He paused, and laid aside his cigarette.

"Then they say, 'Dry up,' and 'Sell out;' and the great bankers
say, 'Name your own price for your stock, and resign.' And I say,
'There is not enough gold in your bank, in your San Francisco, in
the mines of California, that shall buy a Spanish gentleman. When
I leave, I leave the stock at my back; I shall take it, nevarre!
Then the banker he say, 'And you will go and blab, I suppose?' And
then, Pancho, I smile, I pick up my mustache--so! and I say:
'Pardon, senor, you haf mistake, The Saltillo haf for three hundred
year no stain, no blot upon him. Eet is not now--the last of the
race--who shall confess that he haf sit at a board of disgrace and
dishonor!' And then it is that the band begin to play, and the
animals stand on their hind leg and waltz, and behold, the row he
haf begin!"

I ran over to him, and fairly hugged him. But he put me aside with
a gentle and philosophical calm. "Ah, eet is nothing, Pancho. It
is, believe me, all the same a hundred years to come, and where are
you, then? The earth he turn round, and then come el temblor, the
earthquake, and there you are! Bah! eet is not of the board that I
have asked you to come; it is something else I would tell you. Go
and wash yourself of thees journey, my leetle brother, as I have"--
looking at his narrow, brown, well-bred hands--"wash myself of the
board. Be very careful of the leetle old woman, Pancho; do not
wink to her of the eye! Consider, my leetle brother, for one
hundred and one year he haf been as a nun, a saint! Disturb not
her tranquillity."

Yes, it was the old Enriquez; but he seemed graver,--if I could use
that word of one of such persistent gravity; only his gravity
heretofore had suggested a certain irony rather than a melancholy
which I now fancied I detected. And what was this "something else"
he was to "tell me later"? Did it refer to Mrs. Saltillo? I had
purposely waited for him to speak of her, before I should say
anything of my visit to Carquinez Springs. I hurried through my
ablutions in the hot water, brought in a bronze jar on the head of
the centenarian handmaid; and even while I was smiling over
Enriquez's caution regarding this aged Ruth, I felt I was getting
nervous to hear his news.

I found him in his sitting-room, or study,--a long, low apartment
with small, deep windows like embrasures in the outer adobe wall,
but glazed in lightly upon the veranda. He was sitting quite
abstractedly, with a pen in his hand, before a table, on which a
number of sealed envelopes were lying. He looked SO formal and
methodical for Enriquez.

"You like the old casa, Pancho?" he said in reply to my praise of
its studious and monastic gloom. "Well, my leetle brother, some
day that is fair--who knows?--it may be at your disposicion; not of
our politeness, but of a truth, friend Pancho. For, if I leave it
to my wife"--it was the first time he had spoken of her--"for my
leetle child," he added quickly, "I shall put in a bond, an
obligacion, that my friend Pancho shall come and go as he will."
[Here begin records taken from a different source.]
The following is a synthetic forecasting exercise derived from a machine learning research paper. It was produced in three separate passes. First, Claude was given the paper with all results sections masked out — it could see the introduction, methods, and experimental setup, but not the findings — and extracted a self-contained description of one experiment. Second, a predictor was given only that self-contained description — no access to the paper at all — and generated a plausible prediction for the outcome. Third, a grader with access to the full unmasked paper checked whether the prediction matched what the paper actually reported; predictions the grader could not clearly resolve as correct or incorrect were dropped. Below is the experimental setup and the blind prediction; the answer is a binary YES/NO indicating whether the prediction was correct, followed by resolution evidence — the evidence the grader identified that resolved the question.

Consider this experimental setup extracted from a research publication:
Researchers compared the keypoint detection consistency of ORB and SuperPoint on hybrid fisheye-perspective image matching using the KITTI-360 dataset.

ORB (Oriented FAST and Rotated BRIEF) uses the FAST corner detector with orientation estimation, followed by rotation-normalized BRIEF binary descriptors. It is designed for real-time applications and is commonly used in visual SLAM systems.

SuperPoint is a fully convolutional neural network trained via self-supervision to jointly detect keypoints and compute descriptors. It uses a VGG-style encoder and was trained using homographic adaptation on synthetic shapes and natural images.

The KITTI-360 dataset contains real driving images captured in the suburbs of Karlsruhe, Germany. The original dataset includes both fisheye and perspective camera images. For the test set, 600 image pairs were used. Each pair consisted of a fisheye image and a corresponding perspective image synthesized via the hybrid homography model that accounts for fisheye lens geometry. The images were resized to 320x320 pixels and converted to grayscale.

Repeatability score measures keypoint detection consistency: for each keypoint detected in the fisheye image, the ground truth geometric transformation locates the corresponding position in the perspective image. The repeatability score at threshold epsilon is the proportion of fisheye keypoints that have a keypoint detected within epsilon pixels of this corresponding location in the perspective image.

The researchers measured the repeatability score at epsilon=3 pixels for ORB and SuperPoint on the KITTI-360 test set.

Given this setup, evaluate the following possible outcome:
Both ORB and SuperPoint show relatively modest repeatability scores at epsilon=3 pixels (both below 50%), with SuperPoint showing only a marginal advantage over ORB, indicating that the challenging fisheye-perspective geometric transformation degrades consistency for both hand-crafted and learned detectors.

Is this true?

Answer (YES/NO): NO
"The Saltillos are a long-lived race," I laughed. "I shall be a
gray-haired man, with a house and family of my own by that time."
But I did not like the way he had spoken.

"Quien sabe?" he only said, dismissing the question with the
national gesture. After a moment he added: "I shall tell you
something that is strrange, so strrange that you shall say, like
the banker say, 'Thees Enriquez, he ees off his head; he ees a
crank, a lunatico;' but it ees a FACT; believe me, I have said!"

He rose, and, going to the end of the room, opened a door. It
showed a pretty little room, femininely arranged in Mrs. Saltillo's
refined taste. "Eet is pretty; eet is the room of my wife. Bueno!
attend me now." He closed the door, and walked back to the table.
"I have sit here and write when the earthquake arrive. I have feel
the shock, the grind of the walls on themselves, the tremor, the
stagger, and--that--door--he swing open!"

"The door?" I said, with a smile that I felt was ghastly.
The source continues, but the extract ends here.